» Problem to work on:
From the rows below, pull out every line that contains the word "wooden", and copy each of those lines in full.

» Material to process:
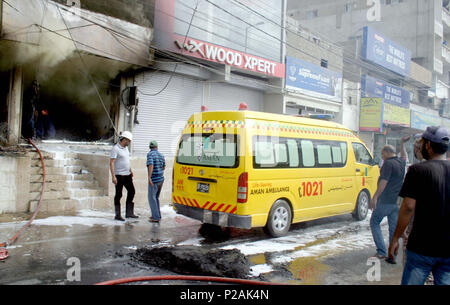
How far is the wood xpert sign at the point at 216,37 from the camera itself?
457 inches

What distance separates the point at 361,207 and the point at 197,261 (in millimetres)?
5702

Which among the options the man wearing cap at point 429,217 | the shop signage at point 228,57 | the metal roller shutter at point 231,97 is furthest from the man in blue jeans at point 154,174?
the metal roller shutter at point 231,97

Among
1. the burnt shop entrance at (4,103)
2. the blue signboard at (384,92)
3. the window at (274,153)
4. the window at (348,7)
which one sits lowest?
the window at (274,153)

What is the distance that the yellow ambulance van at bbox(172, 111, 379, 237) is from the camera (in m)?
6.41

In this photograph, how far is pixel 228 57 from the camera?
13.4m

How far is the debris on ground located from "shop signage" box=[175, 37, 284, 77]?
7994 millimetres

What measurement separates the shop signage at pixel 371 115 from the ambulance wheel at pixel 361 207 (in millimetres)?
14713

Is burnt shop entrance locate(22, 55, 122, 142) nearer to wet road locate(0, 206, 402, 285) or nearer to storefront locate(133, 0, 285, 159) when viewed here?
storefront locate(133, 0, 285, 159)

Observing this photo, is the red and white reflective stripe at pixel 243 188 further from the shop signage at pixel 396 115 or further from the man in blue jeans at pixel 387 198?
the shop signage at pixel 396 115

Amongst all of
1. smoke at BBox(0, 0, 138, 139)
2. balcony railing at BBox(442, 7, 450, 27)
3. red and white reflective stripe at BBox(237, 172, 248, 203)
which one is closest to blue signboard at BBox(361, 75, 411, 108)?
balcony railing at BBox(442, 7, 450, 27)

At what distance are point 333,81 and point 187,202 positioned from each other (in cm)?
1559

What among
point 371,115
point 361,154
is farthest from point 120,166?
point 371,115

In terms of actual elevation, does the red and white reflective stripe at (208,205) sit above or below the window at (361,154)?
below

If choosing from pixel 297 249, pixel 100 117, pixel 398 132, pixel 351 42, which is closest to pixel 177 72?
pixel 100 117
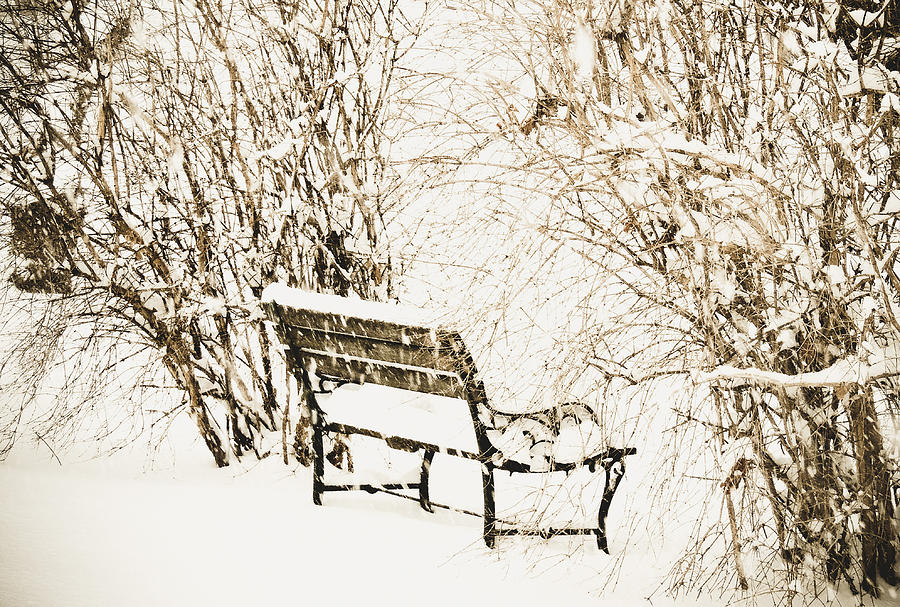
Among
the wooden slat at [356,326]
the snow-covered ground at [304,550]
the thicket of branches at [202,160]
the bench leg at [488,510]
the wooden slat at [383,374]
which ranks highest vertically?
the thicket of branches at [202,160]

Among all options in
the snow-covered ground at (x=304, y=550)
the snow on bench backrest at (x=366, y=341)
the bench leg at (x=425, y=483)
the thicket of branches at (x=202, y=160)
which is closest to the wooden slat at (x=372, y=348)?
the snow on bench backrest at (x=366, y=341)

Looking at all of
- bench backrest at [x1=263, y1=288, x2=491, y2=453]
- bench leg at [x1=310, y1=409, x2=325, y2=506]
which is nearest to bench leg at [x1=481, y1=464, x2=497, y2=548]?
bench backrest at [x1=263, y1=288, x2=491, y2=453]

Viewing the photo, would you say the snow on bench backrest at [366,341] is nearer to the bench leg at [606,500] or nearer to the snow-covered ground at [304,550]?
the snow-covered ground at [304,550]

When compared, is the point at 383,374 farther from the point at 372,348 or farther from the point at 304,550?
the point at 304,550

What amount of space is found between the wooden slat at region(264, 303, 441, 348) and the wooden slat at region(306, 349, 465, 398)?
6.1 inches

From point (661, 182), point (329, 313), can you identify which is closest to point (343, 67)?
point (329, 313)

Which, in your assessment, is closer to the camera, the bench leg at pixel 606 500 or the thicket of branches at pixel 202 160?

» Worked answer:
the wooden slat at [356,326]
the wooden slat at [383,374]
which is closest to the wooden slat at (x=372, y=348)?
What amount of space is found between the wooden slat at region(264, 303, 441, 348) and the wooden slat at region(306, 349, 465, 398)?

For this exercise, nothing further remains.